De geldboete die wordt opgelegd met toepassing van het eerste lid, 2°, wordt vermenigvuldigd met het aantal werknemers die buurtwerken of -diensten uitvoeren en die niet zijn aangeworven voor de uitvoering van die buurt- werken of -diensten. De vermenigvuldigde geldboete mag evenwel niet meer dan het honderdvoud van de maximumgeldboete bedragen.
De geldboete die wordt opgelegd met toepassing van het eerste lid, 10°, wordt vermenigvuldigd met het aantal gebruikers en werknemers die door de werkgever, zijn lasthebbers of aangestelden worden vertegenwoordigd.
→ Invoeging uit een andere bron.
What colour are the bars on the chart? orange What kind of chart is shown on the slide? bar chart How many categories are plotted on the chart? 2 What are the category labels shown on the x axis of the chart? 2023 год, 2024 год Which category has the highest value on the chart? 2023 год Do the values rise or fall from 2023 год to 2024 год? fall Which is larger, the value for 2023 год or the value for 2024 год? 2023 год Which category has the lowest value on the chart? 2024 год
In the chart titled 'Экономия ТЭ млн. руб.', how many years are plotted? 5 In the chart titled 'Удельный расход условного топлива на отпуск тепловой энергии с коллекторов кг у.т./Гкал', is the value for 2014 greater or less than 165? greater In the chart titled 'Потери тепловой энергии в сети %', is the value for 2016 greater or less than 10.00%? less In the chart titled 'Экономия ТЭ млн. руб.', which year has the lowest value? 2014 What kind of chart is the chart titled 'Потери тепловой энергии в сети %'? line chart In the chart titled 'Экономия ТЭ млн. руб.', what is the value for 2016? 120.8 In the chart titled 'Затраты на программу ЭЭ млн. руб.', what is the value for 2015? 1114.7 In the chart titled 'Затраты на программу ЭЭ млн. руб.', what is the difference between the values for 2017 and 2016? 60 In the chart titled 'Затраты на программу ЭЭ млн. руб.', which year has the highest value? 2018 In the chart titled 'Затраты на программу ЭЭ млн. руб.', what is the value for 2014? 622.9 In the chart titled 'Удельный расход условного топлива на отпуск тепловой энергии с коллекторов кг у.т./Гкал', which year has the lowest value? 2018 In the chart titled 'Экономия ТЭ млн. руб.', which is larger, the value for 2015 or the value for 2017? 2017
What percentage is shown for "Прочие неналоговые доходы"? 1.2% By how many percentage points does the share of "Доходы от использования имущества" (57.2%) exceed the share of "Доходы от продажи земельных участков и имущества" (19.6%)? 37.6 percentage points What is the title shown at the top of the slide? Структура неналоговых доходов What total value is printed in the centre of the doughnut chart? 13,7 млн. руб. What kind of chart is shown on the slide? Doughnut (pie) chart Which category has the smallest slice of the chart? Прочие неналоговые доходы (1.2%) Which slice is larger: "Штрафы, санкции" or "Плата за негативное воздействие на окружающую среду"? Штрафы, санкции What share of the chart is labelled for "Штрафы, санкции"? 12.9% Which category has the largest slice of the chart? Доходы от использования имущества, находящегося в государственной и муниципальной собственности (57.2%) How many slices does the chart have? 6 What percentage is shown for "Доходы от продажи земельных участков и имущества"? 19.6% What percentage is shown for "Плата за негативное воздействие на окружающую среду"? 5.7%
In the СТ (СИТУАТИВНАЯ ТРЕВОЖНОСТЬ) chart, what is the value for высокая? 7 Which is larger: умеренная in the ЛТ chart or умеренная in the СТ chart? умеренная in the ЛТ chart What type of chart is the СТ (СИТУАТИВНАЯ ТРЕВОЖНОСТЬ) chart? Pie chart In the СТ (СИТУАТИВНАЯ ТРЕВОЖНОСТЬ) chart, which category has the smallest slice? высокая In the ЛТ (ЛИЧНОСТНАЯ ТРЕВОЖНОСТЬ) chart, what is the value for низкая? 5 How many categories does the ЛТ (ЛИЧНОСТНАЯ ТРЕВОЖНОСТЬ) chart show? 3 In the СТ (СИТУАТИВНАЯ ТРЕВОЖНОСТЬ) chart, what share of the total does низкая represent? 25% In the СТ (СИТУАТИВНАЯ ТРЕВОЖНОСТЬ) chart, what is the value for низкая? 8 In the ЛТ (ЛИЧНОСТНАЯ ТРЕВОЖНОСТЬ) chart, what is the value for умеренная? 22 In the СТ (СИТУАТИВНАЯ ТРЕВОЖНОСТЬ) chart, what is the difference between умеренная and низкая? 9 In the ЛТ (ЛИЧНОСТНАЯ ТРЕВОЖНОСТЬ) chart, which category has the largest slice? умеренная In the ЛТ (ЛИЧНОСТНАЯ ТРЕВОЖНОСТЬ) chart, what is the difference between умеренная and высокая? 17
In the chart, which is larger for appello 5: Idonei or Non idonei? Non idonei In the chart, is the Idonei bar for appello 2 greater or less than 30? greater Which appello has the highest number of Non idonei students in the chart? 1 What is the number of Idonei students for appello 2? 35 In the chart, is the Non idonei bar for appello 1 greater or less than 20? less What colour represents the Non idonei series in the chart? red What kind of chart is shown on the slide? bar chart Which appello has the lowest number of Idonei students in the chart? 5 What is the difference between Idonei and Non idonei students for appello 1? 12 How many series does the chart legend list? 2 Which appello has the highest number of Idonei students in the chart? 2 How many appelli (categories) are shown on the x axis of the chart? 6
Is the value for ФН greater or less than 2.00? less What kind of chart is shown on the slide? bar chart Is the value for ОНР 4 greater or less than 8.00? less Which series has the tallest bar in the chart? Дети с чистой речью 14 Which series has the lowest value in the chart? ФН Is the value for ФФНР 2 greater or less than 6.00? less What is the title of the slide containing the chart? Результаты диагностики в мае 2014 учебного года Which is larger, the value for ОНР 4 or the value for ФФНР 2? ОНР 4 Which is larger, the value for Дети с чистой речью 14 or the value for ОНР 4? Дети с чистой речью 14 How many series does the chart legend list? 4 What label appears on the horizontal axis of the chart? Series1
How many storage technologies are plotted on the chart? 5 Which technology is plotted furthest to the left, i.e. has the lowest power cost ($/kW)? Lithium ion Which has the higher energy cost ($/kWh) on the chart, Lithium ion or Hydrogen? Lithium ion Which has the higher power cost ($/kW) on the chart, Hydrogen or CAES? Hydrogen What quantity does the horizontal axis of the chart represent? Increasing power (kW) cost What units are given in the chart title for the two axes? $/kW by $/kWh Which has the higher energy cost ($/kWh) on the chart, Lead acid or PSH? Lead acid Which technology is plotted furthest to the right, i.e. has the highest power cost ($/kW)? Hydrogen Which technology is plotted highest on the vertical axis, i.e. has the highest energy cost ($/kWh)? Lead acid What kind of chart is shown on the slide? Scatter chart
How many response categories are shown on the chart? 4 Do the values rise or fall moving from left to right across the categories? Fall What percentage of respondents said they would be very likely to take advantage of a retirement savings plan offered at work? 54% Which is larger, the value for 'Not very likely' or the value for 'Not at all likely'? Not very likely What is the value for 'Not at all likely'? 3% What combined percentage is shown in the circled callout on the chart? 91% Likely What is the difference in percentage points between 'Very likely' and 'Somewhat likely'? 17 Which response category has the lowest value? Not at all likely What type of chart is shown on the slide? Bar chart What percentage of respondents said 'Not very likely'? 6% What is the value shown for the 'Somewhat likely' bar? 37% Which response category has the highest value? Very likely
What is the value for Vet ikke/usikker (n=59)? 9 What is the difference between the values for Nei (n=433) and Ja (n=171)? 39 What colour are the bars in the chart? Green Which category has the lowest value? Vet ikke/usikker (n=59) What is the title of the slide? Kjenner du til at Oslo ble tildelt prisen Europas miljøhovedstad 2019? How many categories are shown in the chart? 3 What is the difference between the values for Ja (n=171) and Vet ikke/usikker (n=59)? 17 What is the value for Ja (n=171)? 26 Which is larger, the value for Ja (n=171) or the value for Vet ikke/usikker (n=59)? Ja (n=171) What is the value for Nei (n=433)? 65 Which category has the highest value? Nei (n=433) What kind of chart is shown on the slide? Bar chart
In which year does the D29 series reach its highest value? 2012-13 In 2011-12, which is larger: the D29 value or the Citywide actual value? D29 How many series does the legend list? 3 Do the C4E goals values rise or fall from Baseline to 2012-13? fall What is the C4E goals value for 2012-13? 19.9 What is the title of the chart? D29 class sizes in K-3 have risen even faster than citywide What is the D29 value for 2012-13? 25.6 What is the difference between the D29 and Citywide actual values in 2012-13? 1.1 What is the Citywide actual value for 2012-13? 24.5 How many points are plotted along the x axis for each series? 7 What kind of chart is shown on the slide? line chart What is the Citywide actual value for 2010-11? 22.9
De vermenigvuldigde geldboete mag evenwel niet meer dan het honderdvoud van de maximumgeldboete bedragen.".
Art. 17. In dezelfde wet, het laatst gewijzigd bij het decreet van 10 december 2021, wordt een artikel 10quinquies/1 ingevoegd, dat luidt als volgt:
"Art. 10quinquies/1. Met behoud van de toepassing van artikel 269 tot en met 274 van het Strafwetboek worden gestraft met een gevangenisstraf van zes maanden tot drie jaar en een strafrechtelijke geldboete van 300 tot 3000 euro, of met een van die straffen alleen:
-
de werkgever, zijn lasthebbers of aangestelden die buurtwerken of -diensten leveren zonder te beschikken over een voorafgaande regelmatige erkenning of die niet meer voldoen aan de erkenningsvoorwaarden;
-
de werkgever, zijn lasthebbers of aangestelden die een andere activiteit uitvoeren dan de activiteiten waarvoor een erkenning is verleend op grond van deze wet, en die niet over een sui-generisafdeling beschikken die zich specifiek bezighoudt met de tewerkstelling in het kader van het stelsel van dienstencheques als vermeld in artikel 2, § 2, eerste lid, a, van deze wet;
-
de werkgever, zijn lasthebbers of aangestelden die werken of diensten die worden gefinancierd met dienstencheques, in onderaanneming laten uitvoeren door een andere onderneming of instelling;
-
de werkgever, zijn lasthebbers of aangestelden die in het kader van de buurtwerken of -diensten activiteiten uitvoeren die niet zijn toegelaten in de beslissing tot erkenning;
-
de werkgever, zijn lasthebbers of aangestelden die dienstencheques aannemen om activiteiten te betalen die geen buurtwerken of -diensten zijn;
-
de werkgever, zijn lasthebbers of aangestelden die meer dienstencheques voor betaling aanvaarden en overzenden aan het uitgiftebedrijf voor verrichte prestaties van buurtwerken of -diensten in een bepaald kwartaal dan het aantal arbeidsuren dat bij de RSZ is aangegeven voor verrichte prestaties van buurtwerken of -diensten dat voor datzelfde kwartaal is gepresteerd door werknemers met een arbeidsovereenkomst dienstencheques.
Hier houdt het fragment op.